The result is that sometimes, innocent parents who have not harmed their children at all are found guilty of child abuse, resulting in families being torn apart by a misdiagnosis. We have assisted on cases liked these in the past and it is clear from current practice that only a select few medical practitioners around the country have any real business diagnosing these kinds of injuries. Most doctors and attending nurses have very little training in this area. Combine this thought with the reality that even science is not yet up to speed on this kind of injury and what you have is a recipe for injustice and children finding themselves in care, when they should be at home with their parents.
Of course, the reverse can sometimes be true – these fractures may sometimes appear accidental.
But new research is about to turn this area of practice on its head, literally. Ground breaking research now suggests that skull fractures may leave telltale signs that can help better determine what caused an injury.
The findings could help to uncover what really happened in child abuse cases, and determine with greater certainty whether the injury was accidental, or not. This has been made possible via the use of a mathematical algorithm to help classify the fractures.
The article outlining this research says:
“Until now, researchers believed that multiple skull fractures meant several points of impact to the head that were often classified as child abuse. The new research proves that theory false: a single blow to the head not only causes one fracture, but may also cause several, unconnected fractures in the skull. Additionally, not all fractures start at the point of impact—some actually may begin in a remote location and travel back toward the impact site.”
This is an exciting development in the determination of childhood injuries, we hope it leads to bigger things.
Last Summer I was diagnosed with a fracture of my Talus bone. It’s the largest bone in the ankle. I was told that people who have this fracture suffer some kind of trauma, like a car accident. I had no trauma. It had just happened. Spontaneous fracture. My excellent consultant had the foresight to refer me for blood tests of vitamin D and calcium even though I had just had a blood test (but it didn’t include testing for that). When the results came in, my calcium levels were fine but my vitamin D levels were low and I was put on a course of vitamin D3. This may have contributed to the fracture.
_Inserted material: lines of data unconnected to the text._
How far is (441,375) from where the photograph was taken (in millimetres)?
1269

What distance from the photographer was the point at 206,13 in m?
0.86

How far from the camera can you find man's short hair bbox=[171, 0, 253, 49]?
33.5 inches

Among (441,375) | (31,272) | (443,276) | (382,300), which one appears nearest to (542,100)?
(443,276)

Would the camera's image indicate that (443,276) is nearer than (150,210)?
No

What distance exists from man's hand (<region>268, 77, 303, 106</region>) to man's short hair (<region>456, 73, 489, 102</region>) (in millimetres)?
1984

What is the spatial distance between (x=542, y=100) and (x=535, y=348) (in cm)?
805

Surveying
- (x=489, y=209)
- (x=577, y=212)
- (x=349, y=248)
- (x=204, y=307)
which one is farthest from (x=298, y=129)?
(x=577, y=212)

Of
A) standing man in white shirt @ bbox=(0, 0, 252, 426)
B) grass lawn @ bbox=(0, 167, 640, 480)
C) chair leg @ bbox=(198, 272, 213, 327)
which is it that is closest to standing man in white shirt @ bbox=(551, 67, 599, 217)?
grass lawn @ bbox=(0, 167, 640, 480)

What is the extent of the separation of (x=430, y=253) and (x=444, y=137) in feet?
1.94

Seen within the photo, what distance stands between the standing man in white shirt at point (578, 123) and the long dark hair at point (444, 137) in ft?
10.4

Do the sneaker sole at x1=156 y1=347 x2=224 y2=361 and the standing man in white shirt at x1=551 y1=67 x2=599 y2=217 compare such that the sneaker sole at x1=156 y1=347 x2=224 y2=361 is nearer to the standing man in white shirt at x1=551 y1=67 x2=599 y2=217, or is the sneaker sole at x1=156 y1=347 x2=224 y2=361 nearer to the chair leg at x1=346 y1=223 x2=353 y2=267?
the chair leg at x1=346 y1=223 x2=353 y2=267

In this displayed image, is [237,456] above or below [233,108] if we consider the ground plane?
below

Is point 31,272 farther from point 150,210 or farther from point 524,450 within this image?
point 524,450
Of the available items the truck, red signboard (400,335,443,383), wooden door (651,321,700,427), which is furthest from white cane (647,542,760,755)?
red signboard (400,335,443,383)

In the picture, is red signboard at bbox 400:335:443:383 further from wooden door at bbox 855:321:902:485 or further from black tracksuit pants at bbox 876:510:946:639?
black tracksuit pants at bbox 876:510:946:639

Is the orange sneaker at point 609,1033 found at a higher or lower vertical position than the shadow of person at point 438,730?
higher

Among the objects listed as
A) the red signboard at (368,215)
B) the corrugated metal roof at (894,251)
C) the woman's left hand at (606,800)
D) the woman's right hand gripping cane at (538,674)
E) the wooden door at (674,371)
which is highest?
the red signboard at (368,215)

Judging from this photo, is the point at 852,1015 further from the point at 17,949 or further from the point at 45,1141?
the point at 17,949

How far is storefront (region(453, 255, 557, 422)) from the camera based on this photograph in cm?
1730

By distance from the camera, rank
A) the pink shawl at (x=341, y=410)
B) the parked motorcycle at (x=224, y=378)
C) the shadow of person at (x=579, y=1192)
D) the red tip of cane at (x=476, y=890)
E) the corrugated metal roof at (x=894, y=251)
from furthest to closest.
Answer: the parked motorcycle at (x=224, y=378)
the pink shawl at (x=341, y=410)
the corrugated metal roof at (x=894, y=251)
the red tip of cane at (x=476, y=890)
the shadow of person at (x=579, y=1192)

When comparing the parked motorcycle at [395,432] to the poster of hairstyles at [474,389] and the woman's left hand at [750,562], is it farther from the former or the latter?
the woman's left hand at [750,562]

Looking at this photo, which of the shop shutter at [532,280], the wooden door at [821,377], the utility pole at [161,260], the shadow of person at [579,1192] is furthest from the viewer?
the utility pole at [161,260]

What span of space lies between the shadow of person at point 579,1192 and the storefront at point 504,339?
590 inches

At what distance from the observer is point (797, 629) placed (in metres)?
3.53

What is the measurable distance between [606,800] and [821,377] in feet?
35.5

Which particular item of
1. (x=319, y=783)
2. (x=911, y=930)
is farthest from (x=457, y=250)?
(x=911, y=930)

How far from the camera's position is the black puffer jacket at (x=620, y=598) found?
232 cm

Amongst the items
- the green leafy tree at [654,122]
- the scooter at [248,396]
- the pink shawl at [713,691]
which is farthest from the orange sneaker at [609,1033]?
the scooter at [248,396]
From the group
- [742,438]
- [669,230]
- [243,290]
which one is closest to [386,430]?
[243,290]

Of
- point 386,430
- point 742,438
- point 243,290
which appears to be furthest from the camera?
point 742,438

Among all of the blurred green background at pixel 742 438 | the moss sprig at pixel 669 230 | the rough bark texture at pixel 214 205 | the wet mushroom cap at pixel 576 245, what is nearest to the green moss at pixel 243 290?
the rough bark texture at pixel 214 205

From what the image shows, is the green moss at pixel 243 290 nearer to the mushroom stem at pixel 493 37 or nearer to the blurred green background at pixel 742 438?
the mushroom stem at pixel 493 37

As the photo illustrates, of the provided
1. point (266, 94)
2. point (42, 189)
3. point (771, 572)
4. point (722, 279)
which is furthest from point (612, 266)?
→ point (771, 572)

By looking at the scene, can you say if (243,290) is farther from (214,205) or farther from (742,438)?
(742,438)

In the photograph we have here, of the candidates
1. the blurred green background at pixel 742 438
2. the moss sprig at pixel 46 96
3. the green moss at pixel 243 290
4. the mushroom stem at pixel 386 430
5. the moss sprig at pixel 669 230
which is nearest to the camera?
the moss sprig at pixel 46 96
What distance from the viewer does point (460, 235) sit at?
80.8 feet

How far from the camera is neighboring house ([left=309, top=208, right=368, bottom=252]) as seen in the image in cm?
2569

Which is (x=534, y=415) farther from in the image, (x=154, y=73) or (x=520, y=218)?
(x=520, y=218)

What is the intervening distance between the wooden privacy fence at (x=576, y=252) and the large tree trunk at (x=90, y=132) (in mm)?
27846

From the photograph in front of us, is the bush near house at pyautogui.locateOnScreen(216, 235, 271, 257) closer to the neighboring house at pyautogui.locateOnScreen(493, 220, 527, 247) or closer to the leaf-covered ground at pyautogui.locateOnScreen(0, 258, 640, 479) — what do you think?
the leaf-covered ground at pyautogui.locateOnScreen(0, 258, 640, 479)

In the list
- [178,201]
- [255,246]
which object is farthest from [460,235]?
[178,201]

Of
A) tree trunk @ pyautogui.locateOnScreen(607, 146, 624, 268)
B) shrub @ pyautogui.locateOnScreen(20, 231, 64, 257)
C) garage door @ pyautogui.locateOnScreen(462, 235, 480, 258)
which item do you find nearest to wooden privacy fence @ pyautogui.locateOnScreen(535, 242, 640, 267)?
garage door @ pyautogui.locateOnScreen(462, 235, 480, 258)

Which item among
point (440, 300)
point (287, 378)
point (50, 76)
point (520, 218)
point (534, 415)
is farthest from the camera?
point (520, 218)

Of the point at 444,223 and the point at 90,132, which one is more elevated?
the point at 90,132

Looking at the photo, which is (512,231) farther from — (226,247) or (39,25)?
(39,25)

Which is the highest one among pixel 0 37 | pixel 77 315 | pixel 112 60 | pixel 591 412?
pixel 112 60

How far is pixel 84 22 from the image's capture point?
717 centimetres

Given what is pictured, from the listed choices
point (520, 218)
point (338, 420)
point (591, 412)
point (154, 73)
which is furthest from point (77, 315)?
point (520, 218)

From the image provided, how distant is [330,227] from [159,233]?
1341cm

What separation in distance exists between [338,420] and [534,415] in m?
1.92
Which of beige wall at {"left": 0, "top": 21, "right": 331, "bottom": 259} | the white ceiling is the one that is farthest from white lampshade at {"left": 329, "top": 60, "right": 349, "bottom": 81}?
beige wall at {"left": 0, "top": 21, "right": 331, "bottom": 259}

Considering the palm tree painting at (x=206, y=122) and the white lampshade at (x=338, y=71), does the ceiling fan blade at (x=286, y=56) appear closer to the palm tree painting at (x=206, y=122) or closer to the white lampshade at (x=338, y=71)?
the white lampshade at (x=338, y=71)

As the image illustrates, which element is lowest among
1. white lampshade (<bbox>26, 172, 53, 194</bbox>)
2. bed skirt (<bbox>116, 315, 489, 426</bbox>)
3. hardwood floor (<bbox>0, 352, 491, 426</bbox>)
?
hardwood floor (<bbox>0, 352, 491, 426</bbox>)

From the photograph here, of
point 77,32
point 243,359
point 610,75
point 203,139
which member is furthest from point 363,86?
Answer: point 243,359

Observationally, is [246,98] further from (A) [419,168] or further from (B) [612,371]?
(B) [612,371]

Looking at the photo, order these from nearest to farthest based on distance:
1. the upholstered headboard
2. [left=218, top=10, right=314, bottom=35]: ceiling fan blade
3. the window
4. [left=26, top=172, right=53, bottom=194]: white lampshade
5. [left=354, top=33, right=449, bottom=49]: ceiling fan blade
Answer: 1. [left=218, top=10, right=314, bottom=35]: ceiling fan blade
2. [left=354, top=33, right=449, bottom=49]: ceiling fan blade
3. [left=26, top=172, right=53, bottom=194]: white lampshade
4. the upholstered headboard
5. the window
My question is, are the children found with fractures checked properly for a cause rather than blame the parents? There are other reasons that fractures occur and they should be fully investigated before any child is removed from their home unless it is obviously the parents fault. We keep hearing of children being removed, sometimes for a year or more and then returned after it comes to light that there was another cause which had nothing to do with the parents, for fractures sustained. No one wants another tragedy but it’s a tragedy when a child is removed from their home erroneously.
It’s also a mockery of justice, especially when there are such high stakes as losing your child, that you cannot call in another consultant!